The data obtained from the experiments described
above indicate the involvement of RcsA protein in regulating its own
expression. Previous work by Stout et al. (29) identified
RcsA as a positive activator of cps gene expression. If RcsA
acts as a transcriptional activator of both cps and
rcsA expression, by specifically interacting with the
regulatory regions of these genes, then a prediction can be made that a
sequence motif which represents the site of RcsA binding would be
identified. In support of this prediction, Kelm et al. (14)
have localized a putative RcsA-RcsB binding site to a 40-bp region of
the Erwinia amylovora ams (amylovoran biosynthesis)
regulatory region by demonstrating the binding of E. amylovora RcsB and RcsA-RcsB, as well as E. coli RcsB
and RcsA-RcsB, to a fragment representing the putative ams
RcsA-RcsB binding site. Neither E. coli RcsA nor E. amylovora RcsA alone could bind to this region (14).

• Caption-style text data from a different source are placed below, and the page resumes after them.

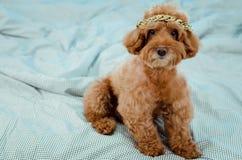 Een aanbiddelijke jonge bruine Poedelhond met gouden halsband die op zijn hoofd zetten en op slordig bed zitten royalty-vrije stock foto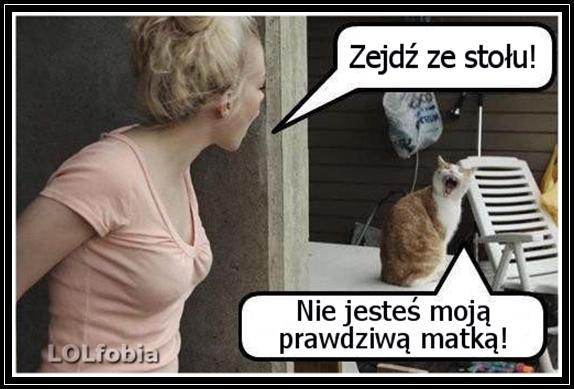 Rezolutny kot... :)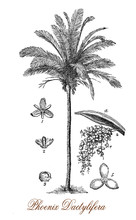 Vintage Engraving Of Date Palm...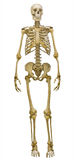 Full-face human skeleton on white. Human skeleton isolated on white background stock images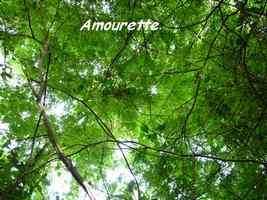 Amourette, Acacia retusa, Petit Havre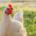 Sector avicola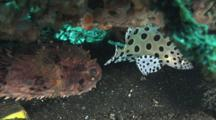 Panther Grouper (Humpback Grouper), Cromileptes Altivelis, And Birdbeak Burrfish, Cyclichthys Orbicularis, Sheltering Under Ledge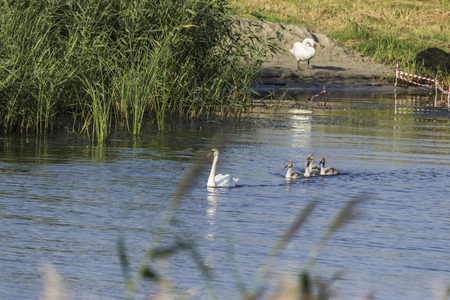 A brood of swans, consisting of a swan mother and four baby swans, floats along the river near the reeds. Site about nature, wild life, birds, family.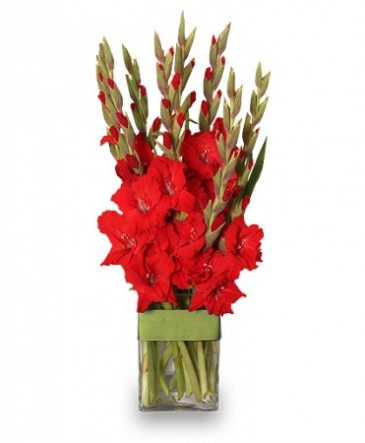 Glad Youre My Dad Gladiolus Vase In Hillsboro Or Flowers By
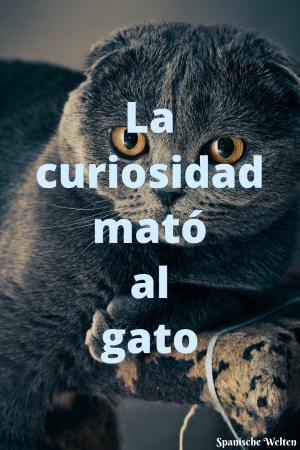 La curiosidad mato al gato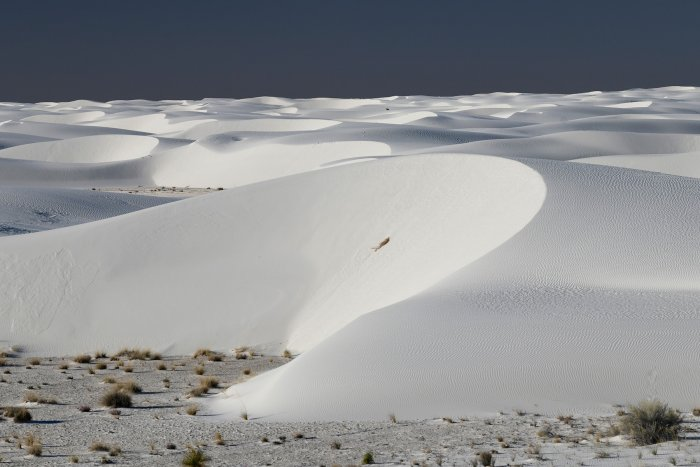 White Sands National Park (Nouveau Mexique, USA) - Grande dune de sable blanc de gypse en forme de croissant (VO-18-0293)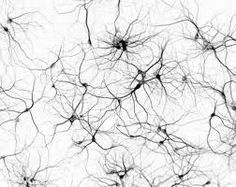 neuron tattoo - Google Search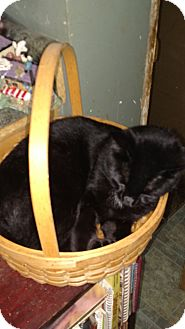 Domestic Shorthair Cat for adoption in Benton, Pennsylvania - Paulie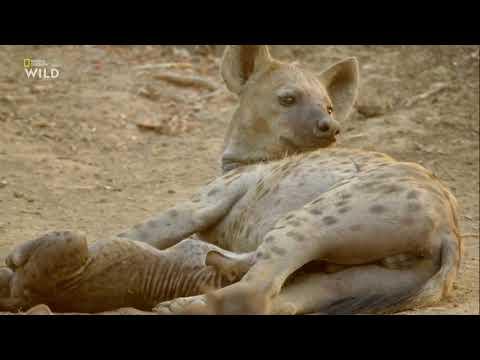Африканские охотники 3 сезон 5 серия - Смертельные соперники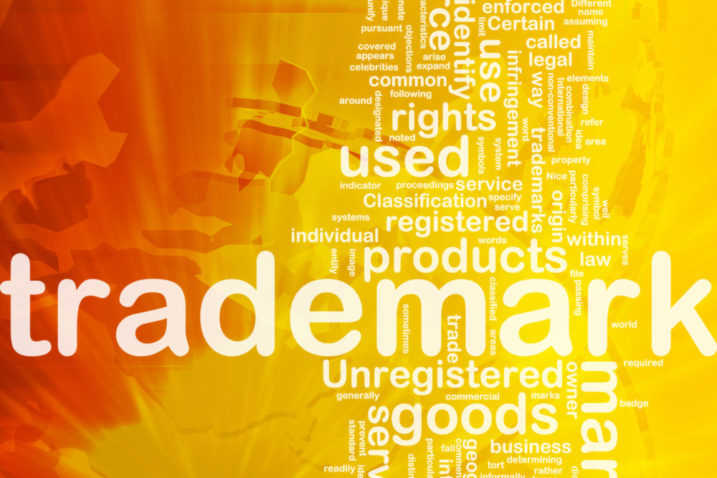 """""""Doing Business As"""" – Understanding the Difference Between an Entity Name, a Fictitious Name, a Domain Name, and a Trademark"""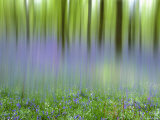 Bluebells in Beech Wood Abstract  Scotland  UK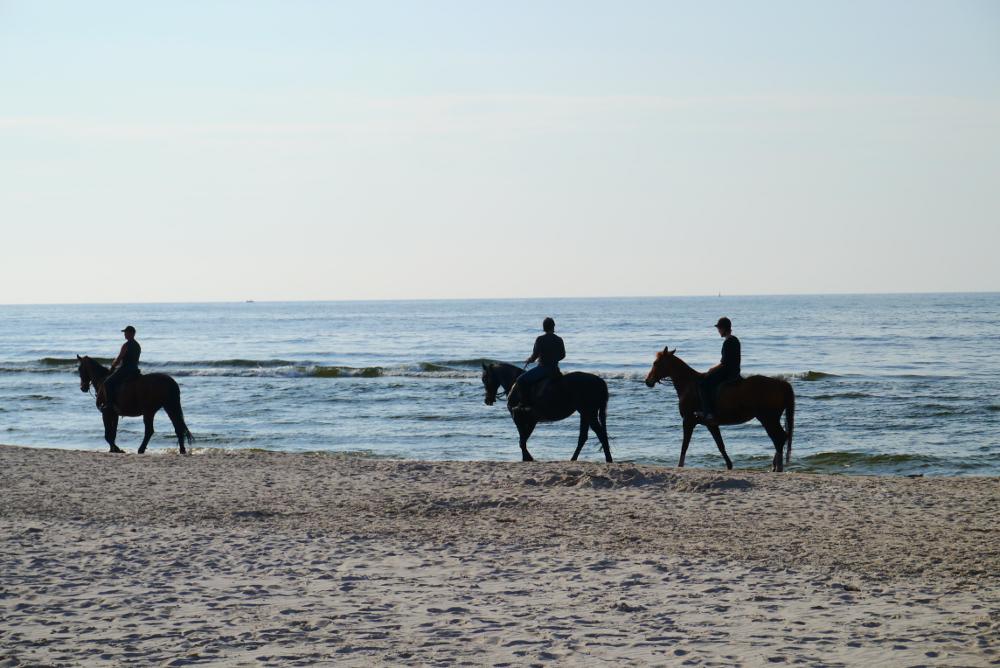 Stadnina koni Łeba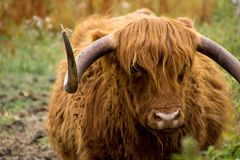 A highland cow on the river bank royalty free stock image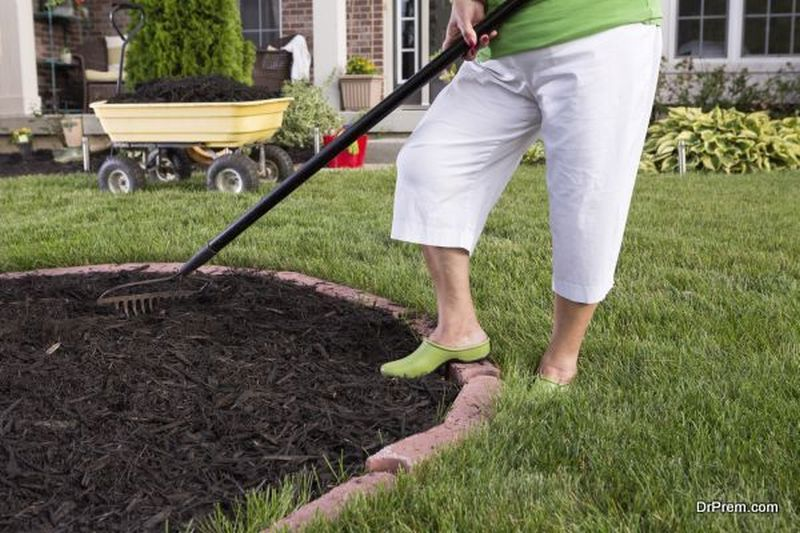 Make Mulch for Plants
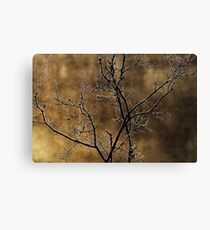 In the light of an autumn morning Canvas Print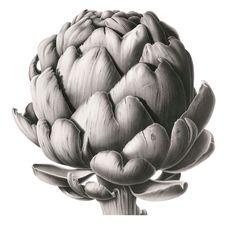 Artichoke Head in Charcoal - Susannah Blaxill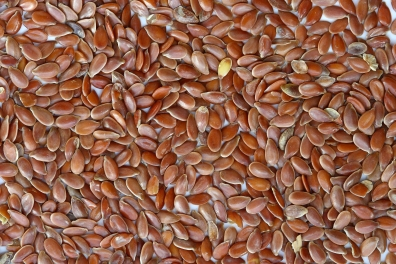 Brown_Flax_Seeds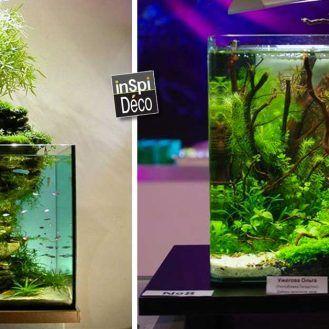 25 best ideas about petit aquarium on pinterest for Petit aquarium original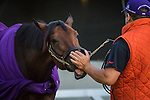 LOUISVILLE, KY - MAY 04: Nyquist cooling out after galloping in preparation for the Kentucky Derby at Churchill Downs on May 04, 2016 in Louisville, Kentucky. (Photo by Zoe Metz/Eclipse Sportswire/Getty Images)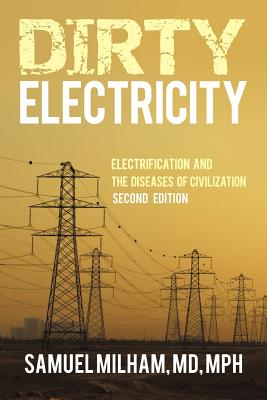 Dirty Electricity: Electrification and the Diseases of Civilization Cover Image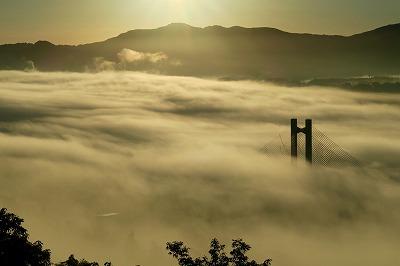 秩父雲海の画像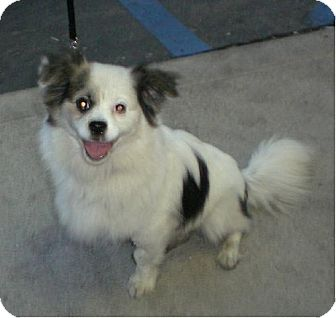 Papillon/Pomeranian Mix Dog for adoption in Long Beach, California - Sushi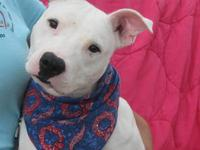 Bull Terrier - Vinnie - Medium - Young - Male - Dog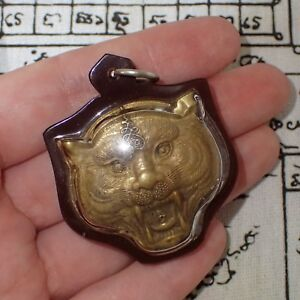 Thai Amulet Brass Tiger Head In Case Phra Luang Phor Pern Tiger Monk Powerful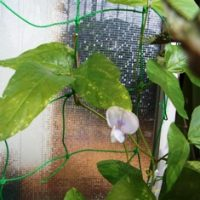 サンジャクササゲケゴンノタキの花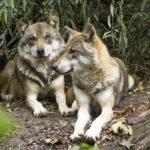 Video superb. Doi lupi, la plimbare, în Parcul Natural Apuseni!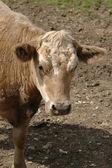 Kobiece krowa — Zdjęcie stockowe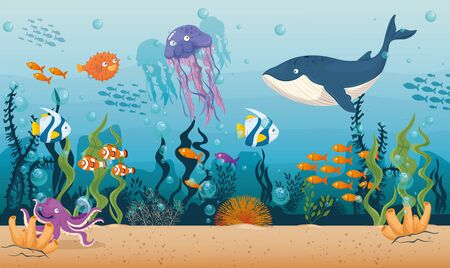 blue whale with fishes and wild marine animals in ocean, sea world dwellers, cute underwater creatures,habitat marine concept vector illustration design Vectores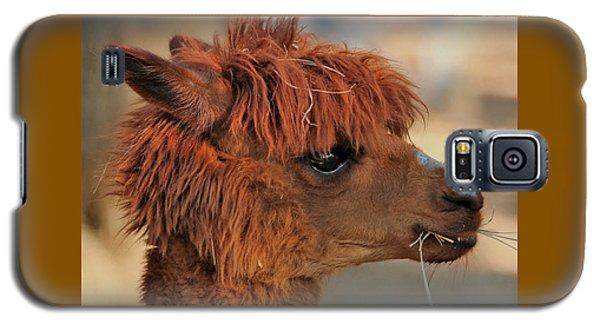 Alpaca Portrait Galaxy S5 Case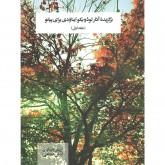 کتاب برگزیده آثار لودویکو ایناودی برای پیانو جلد اول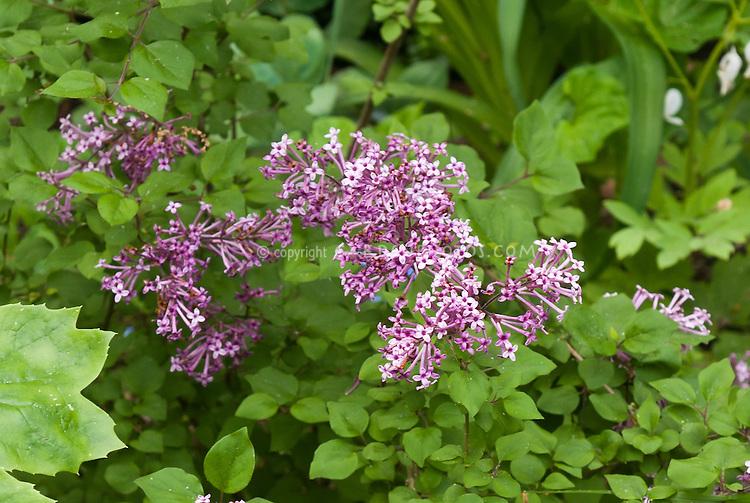 Syringa Bloomerang lilac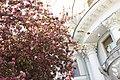 Цветущая яблоня. Елагин остров фото 1.jpg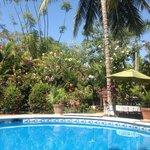 Poolside Vista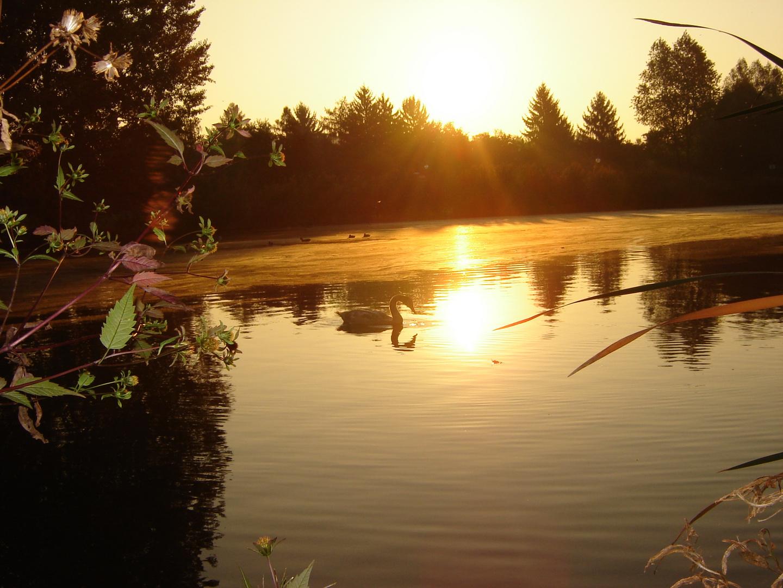 schwan im morgengrauen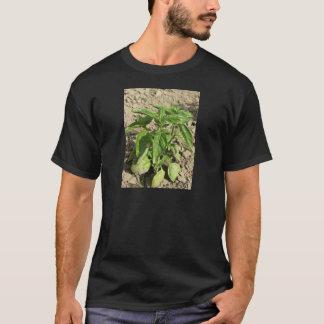 Camiseta Única planta fresca da manjericão que cresce no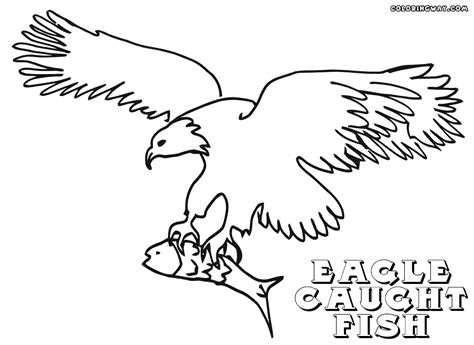 Catching Coloring Pages by Bald Eagle Catching Fish Coloring Page Sketch Coloring Page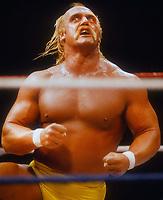 Hulk Hogan 1987<br /> Photo By John Barrett/PHOTOlink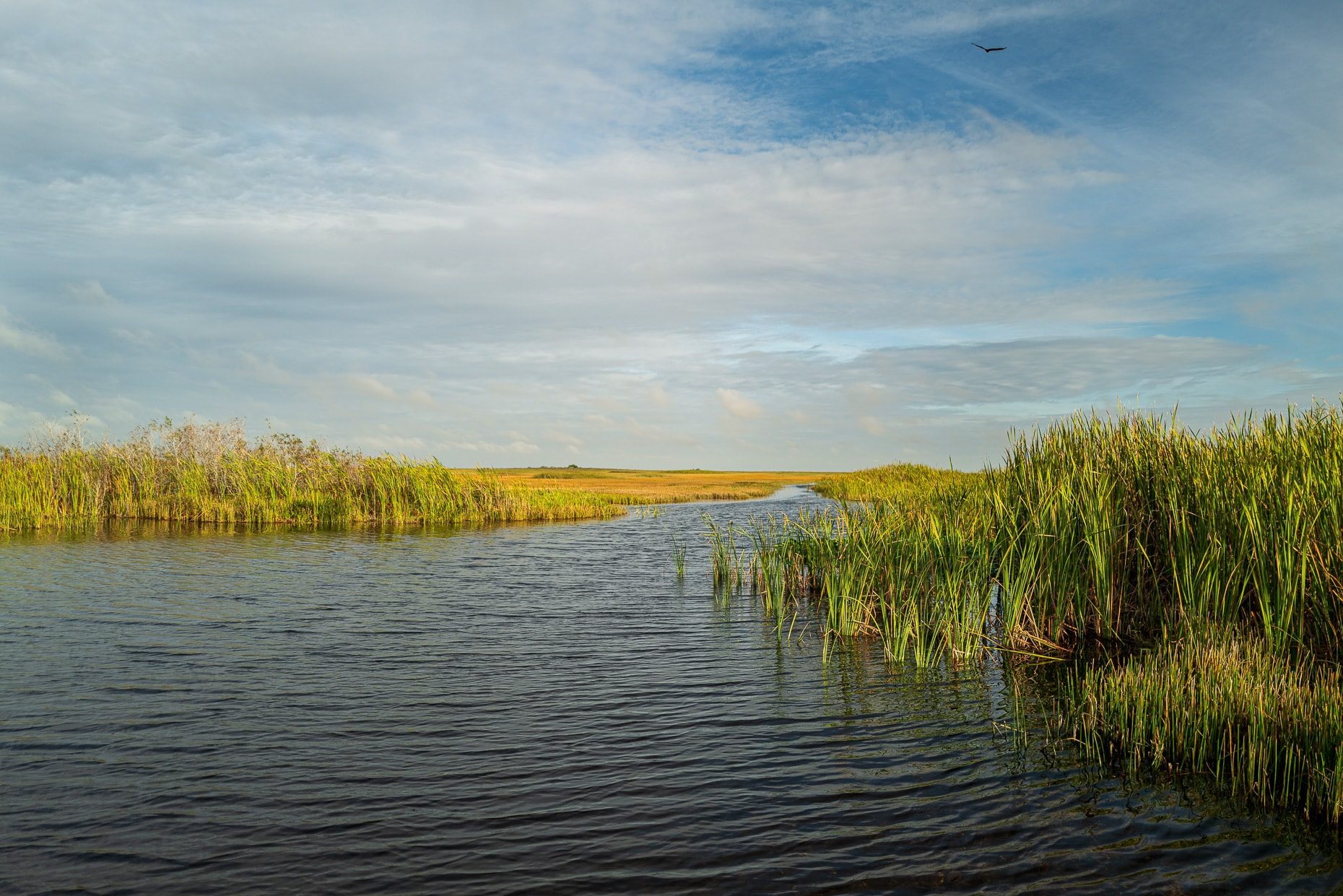Channel in the Everglades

Binding of either E. coli RcsA or RcsB has not been
demonstrated for the proposed E. coli cps RcsA-RcsB binding
region. Alignment of the region upstream of the E. coli rcsA
transcriptional start site (Fig. 2b) and
the putative RcsA-RcsB binding sites of the E. coli cps
operon (Fig. 2a) by using the Bestfit program of the Genetics Computer
Group software package (5) identified a 25-bp region of 80%
identity between the rcsA and cps promoter
regions which we have termed the "Rcs box" (Fig. 2c). This region
lies within the region identified by Kelm et al. (14) as a
putative RcsA-RcsB binding site of the E. amylovora ams
operon (Fig. 2c). Similar to the E. amylovora ams region, the putative E. coli Rcs box is AT rich (80%), but, in
contrast to the E. amylovora ams region, the 13 bases at the
3' end of the box constitute a perfect, for cps, and nearly
perfect, for rcsA, 6-bp inverted repeat separated by a
single base (CTTAAT-A-TAATTC). The Rcs box is located 30 bp
upstream from the
35 signal of the cps promoter (Fig. 2a)
and 117 bp upstream from the
35 signal of the rcsA
promoter (Fig. 2b). The E. amylovora RcsA-RcsB binding site
identified by Kelm et al. does not have the high degree of homology as
do the E. coli cps and rcsA regions. In
particular, the 13-bp region, which is virtually identical between the
E. coli rcsA and cps promoter regions, is not
well conserved in the E. amylovora ams promoter region. The
region of highest conservation between the cps and
ams promoter regions lies upstream of the 13-bp region.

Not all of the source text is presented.